Stamp Act 1765 - British Decision-making

British Decision-making

Parliament announced in April 1764 when the Sugar Act was passed that they would also consider a stamp tax in the colonies. Although opposition to this possible tax from the colonies was soon forthcoming, there was little expectation in Britain, either by members of Parliament or American agents in Great Britain such as Benjamin Franklin, of the intensity of the protest that the tax would generate.

Stamp acts had been a very successful method of taxation within Great Britain. It generated over £100,000 in tax revenue with very little in collection expenses. By requiring an official stamp on most legal documents, the system was almost self-regulating – a document without the required stamp would be null and void under British law. Imposition of such a tax on the colonies had been considered twice before the Seven Years' War and once again in 1761. Grenville had actually been presented with drafts of colonial stamp acts in September and October 1763, but the proposals lacked the specific knowledge of colonial affairs to describe adequately the documents subject to the stamp. At the time of the passage of the Sugar Act in April 1764, Grenville made it clear that the right to tax the colonies was not in question, and that additional taxes, including a stamp tax, might follow.

The Glorious Revolution had established the principle of parliamentary supremacy. Control of colonial trade and manufactures extended this principle across the ocean. Although this belief had never been tested on the issue of colonial taxation, the British assumed that the interests of the thirteen colonies were too disparate to make joint colonial action against such a tax likely – an assumption that had its genesis in the failure of the Albany Conference in 1754. By the end of December 1764 the arrival from the colonies of pamphlets and petitions protesting both the Sugar Act and the proposed stamp tax provided the first warnings of serious colonial opposition.

For Grenville, the first issue was the amount of the tax. Soon after his announcement of the possibility of a tax, he had told American agents that he was not opposed to the Americans suggesting an alternative way of raising the money themselves. However the only other alternative would be to requisition each colony and allow them to determine how to raise their share. This had never worked before, even during the French and Indian War, and there was no political mechanism in place that would have ensured the success of such cooperation. On February 2, 1765 Grenville met with Benjamin Franklin, Jared Ingersoll from Philadelphia, Richard Jackson the agent for Connecticut, and Charles Garth the agent for South Carolina (Jackson and Garth were also members of Parliament) to discuss the tax. These colonial representatives had no specific alternative to present; they simply suggested that the determination be left to the colonies. Grenville replied that he wanted to raise the money "by means the most easy and least objectionable to the Colonies" and Thomas Whately, who had drafted the Stamp Act, said the delay in implementation had been "out of Tenderness to the colonies" and the tax was judged as "the easiest, the most equal and the most certain."

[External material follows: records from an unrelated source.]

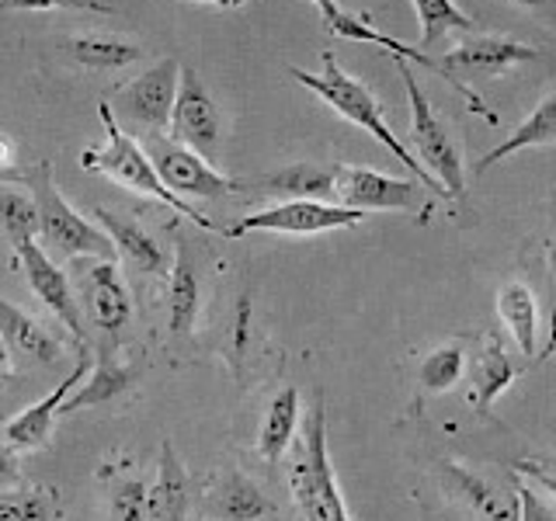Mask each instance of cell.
<instances>
[{
  "label": "cell",
  "instance_id": "1",
  "mask_svg": "<svg viewBox=\"0 0 556 521\" xmlns=\"http://www.w3.org/2000/svg\"><path fill=\"white\" fill-rule=\"evenodd\" d=\"M289 77H295L306 91H313L324 104H330V112H338L341 118L352 122V126L369 132L376 143L387 147L396 161L414 174L417 181H425V188H431L434 195H442V185L431 178L428 167L410 153V147L404 143V139L387 126L376 94L362 80H355L352 74H348V69L334 60V52H324V66L317 69V74H313V69H303V66H289Z\"/></svg>",
  "mask_w": 556,
  "mask_h": 521
},
{
  "label": "cell",
  "instance_id": "2",
  "mask_svg": "<svg viewBox=\"0 0 556 521\" xmlns=\"http://www.w3.org/2000/svg\"><path fill=\"white\" fill-rule=\"evenodd\" d=\"M101 122H104V132H109V139H104V147H94V150H84V153H80V164H84L87 170L104 174L109 181H115V185H122V188L136 191V195L156 199L161 205L174 208L178 216H185V219H191L195 226H202V230H219V226H216L213 219L202 216L199 208L191 205L188 199L174 195V191L161 181V174H156V167H153V161L147 156L143 143H139V139H132V136L112 118L109 101L101 104Z\"/></svg>",
  "mask_w": 556,
  "mask_h": 521
},
{
  "label": "cell",
  "instance_id": "3",
  "mask_svg": "<svg viewBox=\"0 0 556 521\" xmlns=\"http://www.w3.org/2000/svg\"><path fill=\"white\" fill-rule=\"evenodd\" d=\"M289 491L303 521H352V514L344 508L334 466H330V456H327L324 396L303 417L300 442H295L292 459H289Z\"/></svg>",
  "mask_w": 556,
  "mask_h": 521
},
{
  "label": "cell",
  "instance_id": "4",
  "mask_svg": "<svg viewBox=\"0 0 556 521\" xmlns=\"http://www.w3.org/2000/svg\"><path fill=\"white\" fill-rule=\"evenodd\" d=\"M25 188L31 191L35 208H39V243L46 247V254L115 260L118 251L112 237L98 230L94 223H87L77 208L63 199L56 178H52V167L46 161L31 164L25 170Z\"/></svg>",
  "mask_w": 556,
  "mask_h": 521
},
{
  "label": "cell",
  "instance_id": "5",
  "mask_svg": "<svg viewBox=\"0 0 556 521\" xmlns=\"http://www.w3.org/2000/svg\"><path fill=\"white\" fill-rule=\"evenodd\" d=\"M396 74L404 77L407 98H410V147L417 153V161L428 167V174L442 185V195L459 199L466 191V167H463V153L456 136H452V126L434 112L431 98L425 94V87L414 77V63L390 56Z\"/></svg>",
  "mask_w": 556,
  "mask_h": 521
},
{
  "label": "cell",
  "instance_id": "6",
  "mask_svg": "<svg viewBox=\"0 0 556 521\" xmlns=\"http://www.w3.org/2000/svg\"><path fill=\"white\" fill-rule=\"evenodd\" d=\"M539 56L535 46L526 42H515V39H504V35H477V31H466L456 46H448L442 52V66L448 69L452 77V91H456L466 109L480 115L483 122L497 126V115L486 109V101L469 87V80H480V77H504L511 74L515 66L529 63Z\"/></svg>",
  "mask_w": 556,
  "mask_h": 521
},
{
  "label": "cell",
  "instance_id": "7",
  "mask_svg": "<svg viewBox=\"0 0 556 521\" xmlns=\"http://www.w3.org/2000/svg\"><path fill=\"white\" fill-rule=\"evenodd\" d=\"M178 84H181V63L170 60V56L156 60L139 77L115 87L112 98H109L112 118L132 139L170 132V115H174V101H178Z\"/></svg>",
  "mask_w": 556,
  "mask_h": 521
},
{
  "label": "cell",
  "instance_id": "8",
  "mask_svg": "<svg viewBox=\"0 0 556 521\" xmlns=\"http://www.w3.org/2000/svg\"><path fill=\"white\" fill-rule=\"evenodd\" d=\"M139 143H143L156 174H161V181L181 199H226L243 188V181L226 178V174H219L202 153L188 150L167 132L147 136V139H139Z\"/></svg>",
  "mask_w": 556,
  "mask_h": 521
},
{
  "label": "cell",
  "instance_id": "9",
  "mask_svg": "<svg viewBox=\"0 0 556 521\" xmlns=\"http://www.w3.org/2000/svg\"><path fill=\"white\" fill-rule=\"evenodd\" d=\"M365 213L344 205H330V202H278L271 208H261V213L240 216L233 226H223L226 240H240L248 233H292V237H317L330 230H348V226H358Z\"/></svg>",
  "mask_w": 556,
  "mask_h": 521
},
{
  "label": "cell",
  "instance_id": "10",
  "mask_svg": "<svg viewBox=\"0 0 556 521\" xmlns=\"http://www.w3.org/2000/svg\"><path fill=\"white\" fill-rule=\"evenodd\" d=\"M334 195L344 208L355 213H421L428 219V202L417 199L414 181H400L390 174H379L372 167L338 164L334 167Z\"/></svg>",
  "mask_w": 556,
  "mask_h": 521
},
{
  "label": "cell",
  "instance_id": "11",
  "mask_svg": "<svg viewBox=\"0 0 556 521\" xmlns=\"http://www.w3.org/2000/svg\"><path fill=\"white\" fill-rule=\"evenodd\" d=\"M14 254H17V265H22V271H25V278H28V289L35 292V300H42V306L70 330V338L77 341L80 352H87L80 300H77L74 282H70V275L46 254V247H42L39 240L17 243Z\"/></svg>",
  "mask_w": 556,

The debate in Parliament began soon after this meeting. Petitions submitted by the colonies were officially ignored by Parliament. In the debate Charles Townshend said, "...and now will these Americans, children planted by our care, nourished up by our Indulgence until they are grown to a degree of strength and opulence, and protected by our arms, will they grudge to contribute their mite to relieve us from heavy weight of the burden which we lie under?" This led to Colonel Isaac Barré’s response:

They planted by your care? No! Your oppression planted ‘em in America. They fled from your tyranny to a then uncultivated and unhospitable country where they exposed themselves to almost all the hardships to which human nature is liable, and among others to the cruelties of a savage foe, the most subtle, and I take upon me to say, the most formidable of any people upon the face of God’s earth. …

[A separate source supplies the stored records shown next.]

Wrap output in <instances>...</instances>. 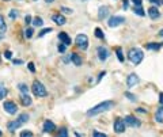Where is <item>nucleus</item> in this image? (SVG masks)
Instances as JSON below:
<instances>
[{
    "instance_id": "f8f14e48",
    "label": "nucleus",
    "mask_w": 163,
    "mask_h": 137,
    "mask_svg": "<svg viewBox=\"0 0 163 137\" xmlns=\"http://www.w3.org/2000/svg\"><path fill=\"white\" fill-rule=\"evenodd\" d=\"M52 19H53V22H54V23H57V25H60V26L65 25V22H67L65 17H64V15H61V14H56V15H53V17H52Z\"/></svg>"
},
{
    "instance_id": "2eb2a0df",
    "label": "nucleus",
    "mask_w": 163,
    "mask_h": 137,
    "mask_svg": "<svg viewBox=\"0 0 163 137\" xmlns=\"http://www.w3.org/2000/svg\"><path fill=\"white\" fill-rule=\"evenodd\" d=\"M148 15L151 19H156V18L160 17V12L158 10V7H149L148 8Z\"/></svg>"
},
{
    "instance_id": "a878e982",
    "label": "nucleus",
    "mask_w": 163,
    "mask_h": 137,
    "mask_svg": "<svg viewBox=\"0 0 163 137\" xmlns=\"http://www.w3.org/2000/svg\"><path fill=\"white\" fill-rule=\"evenodd\" d=\"M116 53H117V57H118V60L122 63V61H124V56H122V49H121V48H117V49H116Z\"/></svg>"
},
{
    "instance_id": "72a5a7b5",
    "label": "nucleus",
    "mask_w": 163,
    "mask_h": 137,
    "mask_svg": "<svg viewBox=\"0 0 163 137\" xmlns=\"http://www.w3.org/2000/svg\"><path fill=\"white\" fill-rule=\"evenodd\" d=\"M125 96H128V98H129L132 102H135L136 99H137V98H136V95H133V94H130V92H125Z\"/></svg>"
},
{
    "instance_id": "393cba45",
    "label": "nucleus",
    "mask_w": 163,
    "mask_h": 137,
    "mask_svg": "<svg viewBox=\"0 0 163 137\" xmlns=\"http://www.w3.org/2000/svg\"><path fill=\"white\" fill-rule=\"evenodd\" d=\"M18 120L21 121L22 123L27 122V121H29V114H26V113H23V114H21V115H19V118H18Z\"/></svg>"
},
{
    "instance_id": "c85d7f7f",
    "label": "nucleus",
    "mask_w": 163,
    "mask_h": 137,
    "mask_svg": "<svg viewBox=\"0 0 163 137\" xmlns=\"http://www.w3.org/2000/svg\"><path fill=\"white\" fill-rule=\"evenodd\" d=\"M59 137H68V130H67V129H65V128H61V129H60Z\"/></svg>"
},
{
    "instance_id": "b1692460",
    "label": "nucleus",
    "mask_w": 163,
    "mask_h": 137,
    "mask_svg": "<svg viewBox=\"0 0 163 137\" xmlns=\"http://www.w3.org/2000/svg\"><path fill=\"white\" fill-rule=\"evenodd\" d=\"M133 11H135V14L140 15V17H144V15H145V12H144V10L141 8V6L140 7H135V8H133Z\"/></svg>"
},
{
    "instance_id": "20e7f679",
    "label": "nucleus",
    "mask_w": 163,
    "mask_h": 137,
    "mask_svg": "<svg viewBox=\"0 0 163 137\" xmlns=\"http://www.w3.org/2000/svg\"><path fill=\"white\" fill-rule=\"evenodd\" d=\"M75 44L78 48H80L82 50L87 49V46H88V38H87L86 34H79V36H76L75 38Z\"/></svg>"
},
{
    "instance_id": "bb28decb",
    "label": "nucleus",
    "mask_w": 163,
    "mask_h": 137,
    "mask_svg": "<svg viewBox=\"0 0 163 137\" xmlns=\"http://www.w3.org/2000/svg\"><path fill=\"white\" fill-rule=\"evenodd\" d=\"M5 29H7V26H5L4 18H3V15H0V30H2V31H4Z\"/></svg>"
},
{
    "instance_id": "7c9ffc66",
    "label": "nucleus",
    "mask_w": 163,
    "mask_h": 137,
    "mask_svg": "<svg viewBox=\"0 0 163 137\" xmlns=\"http://www.w3.org/2000/svg\"><path fill=\"white\" fill-rule=\"evenodd\" d=\"M33 33H34V30H33V29H27V30L24 31V37H26V38H31Z\"/></svg>"
},
{
    "instance_id": "39448f33",
    "label": "nucleus",
    "mask_w": 163,
    "mask_h": 137,
    "mask_svg": "<svg viewBox=\"0 0 163 137\" xmlns=\"http://www.w3.org/2000/svg\"><path fill=\"white\" fill-rule=\"evenodd\" d=\"M3 109H4L5 113H8V114H11V115L16 114V111H18V106H16L12 101H5L4 103H3Z\"/></svg>"
},
{
    "instance_id": "412c9836",
    "label": "nucleus",
    "mask_w": 163,
    "mask_h": 137,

They nourished by your indulgence? They grew by your neglect of ‘em. As soon as you began to care about ‘em, that care was exercised in sending persons to rule over 'em, in one department and another, who were perhaps the deputies of deputies to some member of this house, sent to spy out their liberty, to misrepresent their actions and to prey upon 'em; men whose behaviour on many occasions has caused the blood of those sons of liberty to recoil within them … .

They protected by your arms? They have nobly taken up arms in your defence, have exerted a valour amidst their constant and laborious industry for the defence of a country whose frontier while drenched in blood, its interior parts have yielded all its little savings to your emolument … The people I believe are as truly loyal as any subjects the king has, but a people jealous of their liberties and who will vindicate them if ever they should be violated; but the subject is too delicate and I will say no more."